Three buses with diplomatic number plates left the Russian embassy compound in London on Tuesday morning, a Reuters photographer at the scene said.
Tensions between the two nations have increased dramatically since the March 4 nerve-agent attack on Sergei Skripal, 66, and his 33-year-old daughter Yulia in Salisbury.
On Monday, inspectors from the Organization for the Prohibition of Chemical Weapons (OPCW) began running independent tests on samples taken from Salisbury to verify the British analysis, said an OPCW source speaking on condition of anonymity.
President Vladimir Putin's spokesman, Dmitry Peskov, said that the "slanderous anti-Russian flow coming from Britain is inexplicable, unfounded and driven by unclear motives".
German Chancellor Angela Merkel says there's serious information pointing to Russia's responsibility in the poisoning in Britain of a Russian ex-spy and his daughter, and that the duty now lies with Moscow to prove that it wasn't involved.

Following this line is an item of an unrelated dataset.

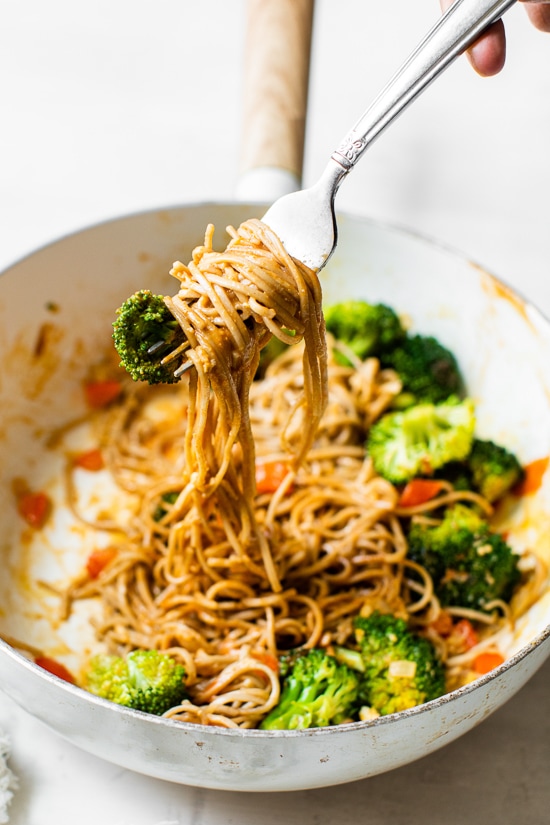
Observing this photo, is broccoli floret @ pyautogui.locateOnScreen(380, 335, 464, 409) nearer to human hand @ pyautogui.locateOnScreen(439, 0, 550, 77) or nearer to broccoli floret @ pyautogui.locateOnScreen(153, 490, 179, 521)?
broccoli floret @ pyautogui.locateOnScreen(153, 490, 179, 521)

May and other European Union leaders are due to discuss the poisoning at a summit on Thursday.
Britain has thrown out 23 Russian diplomats over the nerve agent attack on former Russian spy Sergei Skripal and his daughter Yulia on March 4.
Mr Bristow told reporters afterwards that Britain had only expelled the Russian diplomats after Moscow had failed to explain how the nerve toxin had got to Salisbury.
More news: Jim Carrey shocks with political paintings of White House figureheadsThe UK National Security Council will meet early next week to "consider next steps", the Foreign and Commonwealth Office in London said in a statement on Saturday.
And the European Union's foreign ministers issued a statement saying the bloc "takes extremely seriously the United Kingdom government's assessment that it is highly likely that the Russian Federation is responsible".
The European Union on Monday condemned Skripal's poisoning, and British Foreign Secretary Boris Johnson dismissed Moscow's denials as absurd.
The Foreign Ministry said Moscow's measures were a response to what it called Britain's "provocative actions and groundless accusations".
British police appealed Saturday for witnesses who can help investigators reconstruct the Skripals' movements in the crucial hours before they were found unconscious.
It appears as though the investigation is now focusing on the auto that carried Sergei Skripal's daughter Yulia from the airport, however police say they are probing all "movements" of the Skripals.
Russia's foreign ministry has retaliated by ordering 23 British diplomats leave the country as well.
Russian news agencies cited politicians in Russia's upper house of parliament as welcoming the move to close the British Council, alleging it had been used as a cover by British spies.
Britain accuses Russia of the poisoning, which Western powers see as an example of increasingly aggressive Russian meddling overseas.